Without ever using the 'Z' word, Autumn offers a new perspective on the traditional zombie story. There's no flesh eating, no fast-moving corpses, no gore for gore's sake. Combining the atmosphere and tone of George Romero's classic living dead films with the attitude and awareness of 28 Days (and Weeks) later, this horrifying and suspenseful novel is filled with relentless cold, dark fear.
One day 99% of the world's population drops dead. A few days later, about a 1/3 of the dead get up and start walking around. Ahhh... the zombie apocalypse, my favorite genre. And this book was awesome!
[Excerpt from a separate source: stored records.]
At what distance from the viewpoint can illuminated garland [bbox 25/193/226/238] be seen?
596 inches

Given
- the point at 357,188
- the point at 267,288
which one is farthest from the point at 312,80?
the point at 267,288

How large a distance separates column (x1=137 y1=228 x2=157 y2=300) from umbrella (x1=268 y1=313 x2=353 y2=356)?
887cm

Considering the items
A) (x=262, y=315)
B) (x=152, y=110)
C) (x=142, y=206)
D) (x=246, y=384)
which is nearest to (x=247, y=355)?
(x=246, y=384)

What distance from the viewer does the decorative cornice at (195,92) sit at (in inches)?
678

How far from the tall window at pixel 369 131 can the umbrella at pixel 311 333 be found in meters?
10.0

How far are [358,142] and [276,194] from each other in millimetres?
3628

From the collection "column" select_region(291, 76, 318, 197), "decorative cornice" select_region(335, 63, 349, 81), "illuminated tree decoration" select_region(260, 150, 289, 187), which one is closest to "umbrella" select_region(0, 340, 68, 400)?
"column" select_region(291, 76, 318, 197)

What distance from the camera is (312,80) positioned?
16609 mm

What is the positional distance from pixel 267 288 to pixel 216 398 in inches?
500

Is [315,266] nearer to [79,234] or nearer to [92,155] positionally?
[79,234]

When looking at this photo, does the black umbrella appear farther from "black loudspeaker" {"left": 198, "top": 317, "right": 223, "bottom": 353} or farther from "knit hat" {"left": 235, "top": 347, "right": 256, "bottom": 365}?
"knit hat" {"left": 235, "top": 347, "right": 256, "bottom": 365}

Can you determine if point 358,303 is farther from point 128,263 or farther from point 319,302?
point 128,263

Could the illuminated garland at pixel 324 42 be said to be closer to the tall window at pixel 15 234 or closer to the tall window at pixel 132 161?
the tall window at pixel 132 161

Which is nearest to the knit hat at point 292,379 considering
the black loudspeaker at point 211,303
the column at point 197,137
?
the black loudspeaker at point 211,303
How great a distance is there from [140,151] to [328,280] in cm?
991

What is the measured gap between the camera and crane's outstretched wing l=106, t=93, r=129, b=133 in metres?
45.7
Told from the viewpoint of a few survivors in a small English village, they struggle to understand and then make the next move. I liked that the book was told from a limited perspective. The reader and characters have no clue if this is a worldwide phenomena or just extends to the next village. Once three of the survivors leave the village, we don't know what happens to those remaining at the community center. We only find out later when Carl tries to go back. While the characters themselves are incredibly memorable, they represent more of archetypes. Examples for the reader of how people react in extreme circumstances. We don't need to remember to the specific character because we connect to their emotions, the struggle to live or not live in this new landscape.
The book is sufficiently scary. More with the constant threat of the "undead" than any immediate attacks. That would be the worst thing about the zombie apocalypse, the constant feelings of unease. You could never feel safe, even in a barricaded farmhouse.
Overall, a very good book. I guess the book was made into a movie a few years back and I saw it from Netflix. All I remember is watching about 15 minutes, getting fed up with the horrible sound and picture quality, and turning it off. Sorry to the filmmakers, but it was a dud. Thank goodness the book was awesome.